Admittedly Emma was nothing like any of his father’s previous mistresses, but that didn’t mean he hadn’t fallen for her understated beauty and beguiling aura of innocence. Rafaele could see beyond the prim and proper façade she adopted to the passionate woman simmering beneath. She was a feisty little thing with her flashing grey-blue eyes and pouting mouth, her sensual allure so powerful he could barely keep his hands off her every time she was in the same room as him.
He wondered if she was holding him at bay deliberately. Had she done that with his father, leading him on and on until he finally agreed to give her what she wanted? If so, what was it she wanted from him? She already had half of the estate secure in her hands. Nothing he could do or say could take it away from her. But did she want more, and, if so, what?

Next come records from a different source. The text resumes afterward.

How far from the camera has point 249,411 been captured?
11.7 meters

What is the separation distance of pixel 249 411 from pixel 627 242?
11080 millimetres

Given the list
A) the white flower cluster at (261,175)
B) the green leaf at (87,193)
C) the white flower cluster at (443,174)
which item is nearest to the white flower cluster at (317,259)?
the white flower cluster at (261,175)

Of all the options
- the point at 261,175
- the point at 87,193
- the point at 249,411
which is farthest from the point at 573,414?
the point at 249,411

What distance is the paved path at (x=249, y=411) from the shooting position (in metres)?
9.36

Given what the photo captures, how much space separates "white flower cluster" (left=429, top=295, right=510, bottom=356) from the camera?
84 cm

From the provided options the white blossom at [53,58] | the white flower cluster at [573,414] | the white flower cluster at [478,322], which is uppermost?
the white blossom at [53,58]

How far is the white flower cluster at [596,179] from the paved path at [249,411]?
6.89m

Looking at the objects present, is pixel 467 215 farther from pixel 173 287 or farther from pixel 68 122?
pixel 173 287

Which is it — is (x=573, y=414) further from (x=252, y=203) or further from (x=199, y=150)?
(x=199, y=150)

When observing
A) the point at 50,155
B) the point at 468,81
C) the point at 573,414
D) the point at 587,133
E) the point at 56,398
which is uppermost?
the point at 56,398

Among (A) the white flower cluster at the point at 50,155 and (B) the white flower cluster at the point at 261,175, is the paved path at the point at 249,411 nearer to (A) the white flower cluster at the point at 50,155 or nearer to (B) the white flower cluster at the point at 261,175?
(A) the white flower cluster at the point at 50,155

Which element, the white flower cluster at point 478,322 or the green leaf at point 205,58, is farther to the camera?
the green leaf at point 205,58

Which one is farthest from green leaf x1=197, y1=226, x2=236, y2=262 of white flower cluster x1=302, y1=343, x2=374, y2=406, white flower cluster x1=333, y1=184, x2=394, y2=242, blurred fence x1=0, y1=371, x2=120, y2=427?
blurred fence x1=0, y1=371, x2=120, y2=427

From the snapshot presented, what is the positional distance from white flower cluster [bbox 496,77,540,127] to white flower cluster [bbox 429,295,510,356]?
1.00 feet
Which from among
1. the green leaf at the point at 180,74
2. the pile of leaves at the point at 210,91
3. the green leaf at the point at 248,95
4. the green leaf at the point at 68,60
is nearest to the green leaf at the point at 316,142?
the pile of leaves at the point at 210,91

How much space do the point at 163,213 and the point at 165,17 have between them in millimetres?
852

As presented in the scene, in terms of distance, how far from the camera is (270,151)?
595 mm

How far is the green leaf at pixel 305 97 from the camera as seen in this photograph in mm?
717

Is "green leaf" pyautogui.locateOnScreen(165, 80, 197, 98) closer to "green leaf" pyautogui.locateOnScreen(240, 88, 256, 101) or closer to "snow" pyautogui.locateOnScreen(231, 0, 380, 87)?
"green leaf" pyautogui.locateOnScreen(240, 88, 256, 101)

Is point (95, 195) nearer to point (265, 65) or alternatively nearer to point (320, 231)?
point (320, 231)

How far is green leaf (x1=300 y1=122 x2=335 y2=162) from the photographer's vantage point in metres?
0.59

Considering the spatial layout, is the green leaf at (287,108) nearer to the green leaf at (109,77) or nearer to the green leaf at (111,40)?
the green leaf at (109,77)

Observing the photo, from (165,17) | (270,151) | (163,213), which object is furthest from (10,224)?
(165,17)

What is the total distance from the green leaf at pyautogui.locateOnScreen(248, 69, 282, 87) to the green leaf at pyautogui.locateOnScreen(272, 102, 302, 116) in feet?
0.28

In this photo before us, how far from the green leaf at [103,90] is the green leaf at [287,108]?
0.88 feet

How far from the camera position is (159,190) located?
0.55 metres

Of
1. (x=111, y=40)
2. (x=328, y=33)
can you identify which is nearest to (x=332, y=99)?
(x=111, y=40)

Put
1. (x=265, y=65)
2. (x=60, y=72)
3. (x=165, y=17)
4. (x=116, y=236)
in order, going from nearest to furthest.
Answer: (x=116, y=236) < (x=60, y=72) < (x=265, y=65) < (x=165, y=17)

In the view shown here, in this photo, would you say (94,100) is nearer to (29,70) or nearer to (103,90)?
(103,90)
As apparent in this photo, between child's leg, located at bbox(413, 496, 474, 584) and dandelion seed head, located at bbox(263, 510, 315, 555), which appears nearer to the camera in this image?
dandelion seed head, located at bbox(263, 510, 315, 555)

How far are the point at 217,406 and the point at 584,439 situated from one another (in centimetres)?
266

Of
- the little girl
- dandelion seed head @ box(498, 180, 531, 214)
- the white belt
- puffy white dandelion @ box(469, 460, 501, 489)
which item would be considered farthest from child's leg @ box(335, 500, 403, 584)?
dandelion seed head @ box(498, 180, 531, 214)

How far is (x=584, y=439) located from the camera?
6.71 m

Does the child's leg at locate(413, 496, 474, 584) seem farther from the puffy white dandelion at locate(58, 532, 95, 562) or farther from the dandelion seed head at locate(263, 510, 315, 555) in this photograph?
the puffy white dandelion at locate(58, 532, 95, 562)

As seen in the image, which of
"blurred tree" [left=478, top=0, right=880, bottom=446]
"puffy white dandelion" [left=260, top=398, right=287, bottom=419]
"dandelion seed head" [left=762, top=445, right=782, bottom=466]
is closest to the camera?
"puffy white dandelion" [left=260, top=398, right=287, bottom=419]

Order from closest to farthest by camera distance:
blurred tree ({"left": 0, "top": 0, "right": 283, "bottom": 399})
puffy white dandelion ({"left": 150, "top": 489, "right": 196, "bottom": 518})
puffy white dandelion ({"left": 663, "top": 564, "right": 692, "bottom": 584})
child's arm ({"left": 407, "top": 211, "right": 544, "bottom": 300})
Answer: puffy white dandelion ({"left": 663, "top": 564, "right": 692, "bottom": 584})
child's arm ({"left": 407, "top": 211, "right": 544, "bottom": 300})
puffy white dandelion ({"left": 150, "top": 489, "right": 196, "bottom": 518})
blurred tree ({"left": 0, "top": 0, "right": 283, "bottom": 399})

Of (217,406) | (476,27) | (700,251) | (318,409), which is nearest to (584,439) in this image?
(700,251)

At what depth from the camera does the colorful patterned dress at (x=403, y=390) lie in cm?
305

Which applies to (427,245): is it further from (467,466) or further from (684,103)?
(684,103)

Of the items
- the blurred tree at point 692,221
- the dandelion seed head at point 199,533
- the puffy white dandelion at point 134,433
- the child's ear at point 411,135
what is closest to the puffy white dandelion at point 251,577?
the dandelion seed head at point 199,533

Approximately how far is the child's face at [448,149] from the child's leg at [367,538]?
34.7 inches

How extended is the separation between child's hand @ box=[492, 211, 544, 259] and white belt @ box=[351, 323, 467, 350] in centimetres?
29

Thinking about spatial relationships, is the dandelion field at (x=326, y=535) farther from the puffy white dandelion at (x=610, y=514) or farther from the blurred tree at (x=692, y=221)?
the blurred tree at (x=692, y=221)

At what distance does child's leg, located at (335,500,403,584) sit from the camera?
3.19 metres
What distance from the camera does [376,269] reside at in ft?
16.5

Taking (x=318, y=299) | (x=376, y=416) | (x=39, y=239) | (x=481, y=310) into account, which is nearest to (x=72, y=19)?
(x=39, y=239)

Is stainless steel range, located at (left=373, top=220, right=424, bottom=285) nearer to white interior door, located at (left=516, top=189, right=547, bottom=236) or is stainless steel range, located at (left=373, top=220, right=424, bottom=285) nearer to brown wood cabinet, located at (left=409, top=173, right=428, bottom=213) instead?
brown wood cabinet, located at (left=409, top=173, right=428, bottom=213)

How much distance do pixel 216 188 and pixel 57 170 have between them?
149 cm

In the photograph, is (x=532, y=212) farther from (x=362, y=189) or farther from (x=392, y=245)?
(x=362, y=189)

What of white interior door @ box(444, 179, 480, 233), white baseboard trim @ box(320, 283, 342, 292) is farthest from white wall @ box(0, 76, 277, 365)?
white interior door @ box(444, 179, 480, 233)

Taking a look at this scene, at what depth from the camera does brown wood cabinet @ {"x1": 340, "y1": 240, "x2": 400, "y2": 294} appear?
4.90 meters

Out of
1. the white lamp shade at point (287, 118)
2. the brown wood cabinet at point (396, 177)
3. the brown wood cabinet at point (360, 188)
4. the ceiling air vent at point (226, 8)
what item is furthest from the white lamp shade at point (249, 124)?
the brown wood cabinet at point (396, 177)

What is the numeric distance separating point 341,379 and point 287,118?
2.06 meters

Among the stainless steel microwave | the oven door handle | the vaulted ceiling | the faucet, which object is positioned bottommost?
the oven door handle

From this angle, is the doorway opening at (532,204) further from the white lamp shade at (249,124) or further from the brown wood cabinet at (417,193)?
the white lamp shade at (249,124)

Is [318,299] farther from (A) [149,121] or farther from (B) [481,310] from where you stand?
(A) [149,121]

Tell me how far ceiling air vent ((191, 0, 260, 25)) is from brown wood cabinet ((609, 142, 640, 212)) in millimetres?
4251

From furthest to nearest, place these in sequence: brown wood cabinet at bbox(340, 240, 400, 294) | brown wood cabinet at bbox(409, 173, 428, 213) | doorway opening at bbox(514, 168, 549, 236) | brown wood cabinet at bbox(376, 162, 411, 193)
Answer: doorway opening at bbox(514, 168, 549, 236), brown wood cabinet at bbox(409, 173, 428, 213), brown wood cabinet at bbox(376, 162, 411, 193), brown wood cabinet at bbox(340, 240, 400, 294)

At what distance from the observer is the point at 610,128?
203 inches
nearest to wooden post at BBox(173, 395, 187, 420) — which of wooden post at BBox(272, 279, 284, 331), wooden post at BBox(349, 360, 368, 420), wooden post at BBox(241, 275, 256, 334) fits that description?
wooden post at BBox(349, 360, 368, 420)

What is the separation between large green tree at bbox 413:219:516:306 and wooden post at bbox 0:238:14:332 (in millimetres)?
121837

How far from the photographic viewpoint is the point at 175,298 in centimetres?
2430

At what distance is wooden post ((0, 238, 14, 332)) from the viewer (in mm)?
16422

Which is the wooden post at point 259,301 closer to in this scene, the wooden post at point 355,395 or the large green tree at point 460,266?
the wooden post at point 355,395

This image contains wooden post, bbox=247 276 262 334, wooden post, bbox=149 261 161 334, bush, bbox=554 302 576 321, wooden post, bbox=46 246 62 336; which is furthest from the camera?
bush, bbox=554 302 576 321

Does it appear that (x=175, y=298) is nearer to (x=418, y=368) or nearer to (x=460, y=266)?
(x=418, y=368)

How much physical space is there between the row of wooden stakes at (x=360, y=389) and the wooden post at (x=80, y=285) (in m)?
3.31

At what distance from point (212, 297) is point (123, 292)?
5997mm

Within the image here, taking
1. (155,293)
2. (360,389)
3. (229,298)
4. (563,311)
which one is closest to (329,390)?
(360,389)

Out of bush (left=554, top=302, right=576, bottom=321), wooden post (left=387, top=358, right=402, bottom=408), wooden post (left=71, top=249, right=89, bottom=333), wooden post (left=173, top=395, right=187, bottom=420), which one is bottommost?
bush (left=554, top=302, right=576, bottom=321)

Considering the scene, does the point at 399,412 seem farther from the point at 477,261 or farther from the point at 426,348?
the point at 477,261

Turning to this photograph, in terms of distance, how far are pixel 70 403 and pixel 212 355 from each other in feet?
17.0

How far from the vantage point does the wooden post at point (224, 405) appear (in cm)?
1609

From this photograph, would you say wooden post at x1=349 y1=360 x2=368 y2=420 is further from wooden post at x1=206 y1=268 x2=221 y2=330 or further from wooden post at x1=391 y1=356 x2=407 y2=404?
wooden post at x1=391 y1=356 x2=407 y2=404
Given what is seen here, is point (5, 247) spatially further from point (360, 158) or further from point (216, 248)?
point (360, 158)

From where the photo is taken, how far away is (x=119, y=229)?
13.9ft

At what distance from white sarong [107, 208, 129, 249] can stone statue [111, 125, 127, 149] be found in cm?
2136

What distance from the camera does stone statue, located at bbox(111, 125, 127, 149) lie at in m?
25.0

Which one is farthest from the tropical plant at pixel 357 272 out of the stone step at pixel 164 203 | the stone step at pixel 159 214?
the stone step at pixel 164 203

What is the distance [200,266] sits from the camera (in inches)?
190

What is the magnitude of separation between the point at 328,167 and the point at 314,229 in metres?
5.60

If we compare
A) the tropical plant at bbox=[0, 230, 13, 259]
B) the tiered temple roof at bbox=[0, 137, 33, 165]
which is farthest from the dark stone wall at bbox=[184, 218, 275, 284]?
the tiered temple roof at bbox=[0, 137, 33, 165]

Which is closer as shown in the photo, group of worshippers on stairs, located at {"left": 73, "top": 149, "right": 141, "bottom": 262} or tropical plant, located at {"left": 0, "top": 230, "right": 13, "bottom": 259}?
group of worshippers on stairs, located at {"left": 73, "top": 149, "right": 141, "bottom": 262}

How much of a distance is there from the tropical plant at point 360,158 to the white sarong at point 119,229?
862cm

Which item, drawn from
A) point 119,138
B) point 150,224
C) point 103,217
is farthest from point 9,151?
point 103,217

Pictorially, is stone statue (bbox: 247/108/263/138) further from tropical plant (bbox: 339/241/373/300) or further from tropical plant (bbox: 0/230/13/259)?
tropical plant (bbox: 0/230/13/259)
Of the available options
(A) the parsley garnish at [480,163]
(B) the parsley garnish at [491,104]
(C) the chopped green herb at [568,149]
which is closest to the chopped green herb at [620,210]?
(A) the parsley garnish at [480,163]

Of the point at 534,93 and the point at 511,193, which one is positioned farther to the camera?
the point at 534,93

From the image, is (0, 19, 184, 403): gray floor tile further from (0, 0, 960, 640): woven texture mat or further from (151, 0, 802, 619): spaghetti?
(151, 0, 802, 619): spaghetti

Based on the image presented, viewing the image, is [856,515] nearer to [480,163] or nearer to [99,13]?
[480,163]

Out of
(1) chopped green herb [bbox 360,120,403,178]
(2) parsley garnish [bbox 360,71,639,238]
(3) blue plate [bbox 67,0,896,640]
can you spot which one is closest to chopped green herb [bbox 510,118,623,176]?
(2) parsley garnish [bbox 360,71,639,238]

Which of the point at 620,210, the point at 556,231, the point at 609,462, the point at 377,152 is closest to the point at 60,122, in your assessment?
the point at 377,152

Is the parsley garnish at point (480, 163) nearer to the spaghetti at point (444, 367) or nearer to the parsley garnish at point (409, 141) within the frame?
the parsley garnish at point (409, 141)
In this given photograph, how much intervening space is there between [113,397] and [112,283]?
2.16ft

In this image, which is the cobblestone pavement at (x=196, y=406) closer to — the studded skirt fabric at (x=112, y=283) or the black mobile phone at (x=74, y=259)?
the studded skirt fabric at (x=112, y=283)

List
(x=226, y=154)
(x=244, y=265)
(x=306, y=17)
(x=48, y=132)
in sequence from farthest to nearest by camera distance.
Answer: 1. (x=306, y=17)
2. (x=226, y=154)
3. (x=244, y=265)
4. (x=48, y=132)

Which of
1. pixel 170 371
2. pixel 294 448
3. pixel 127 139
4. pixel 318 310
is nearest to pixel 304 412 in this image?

‘If you say you did not sleep with him, then I suppose I shall have to accept that,’ he said after a pause.
‘I have no reason to lie to you about something like that,’ she said. ‘What could I hope to gain by doing so?’
‘I am not sure,’ he said, rubbing at his jaw. ‘I am still trying to figure that part out. Eighteen months ago you had not even met my father, now you own half of his estate. I am trying to join the dots but so far with little success.’
Emma reached for her glass. ‘Maybe he wanted you to learn to trust people,’ she said. ‘Perhaps he sensed I wouldn’t do the wrong thing by you.’
‘Interesting theory, Emma,’ he said with an unreadable smile. ‘But I wonder if he really knew you. You caught him at a vulnerable time. He was dying and his judgement may well have been impaired. For all I know you could have talked him into this madcap scheme.’
Emma compressed her lips. ‘Of course you would think that, wouldn’t you?’ she said. ‘You don’t want me to be anything but a scam artist, do you? What if you’re wrong about me, Rafaele? What then?’
He studied her for a lengthy moment. ‘If that is the case I guess I will have to get down on bended knee and beg your forgiveness,’ he said. ‘But it is hardly something you would be able to prove either way, is it?’
Emma could think of a very good way of proving it, but didn’t like to inform him of it. It wasn’t that she was ashamed of her inexperience; it was more a case of not wanting him to ridicule her. Somehow that seemed particularly important. Besides, she could just imagine what he would say. She could even imagine his teasing smile.
‘I don’t have to prove anything to you,’ she said instead. ‘You can believe me or not, it makes no difference to the truth.’
‘So you don’t do recreational, just-for-the-hang-of-it sex?’
‘No.’
‘Pity,’ he said. ‘I think we could be dynamite together. Fire meets ice, that sort of thing.’
‘I think any woman with half a brain would give you a wide berth,’ she said. ‘You won’t commit, you’re incapable of falling in love and you don’t want kids. For the thinking woman you’re a very bad deal, Rafaele.’
He gave her a bone-melting smile. ‘But I make up for it in other ways. Even thinking women like hot sex, do they not?’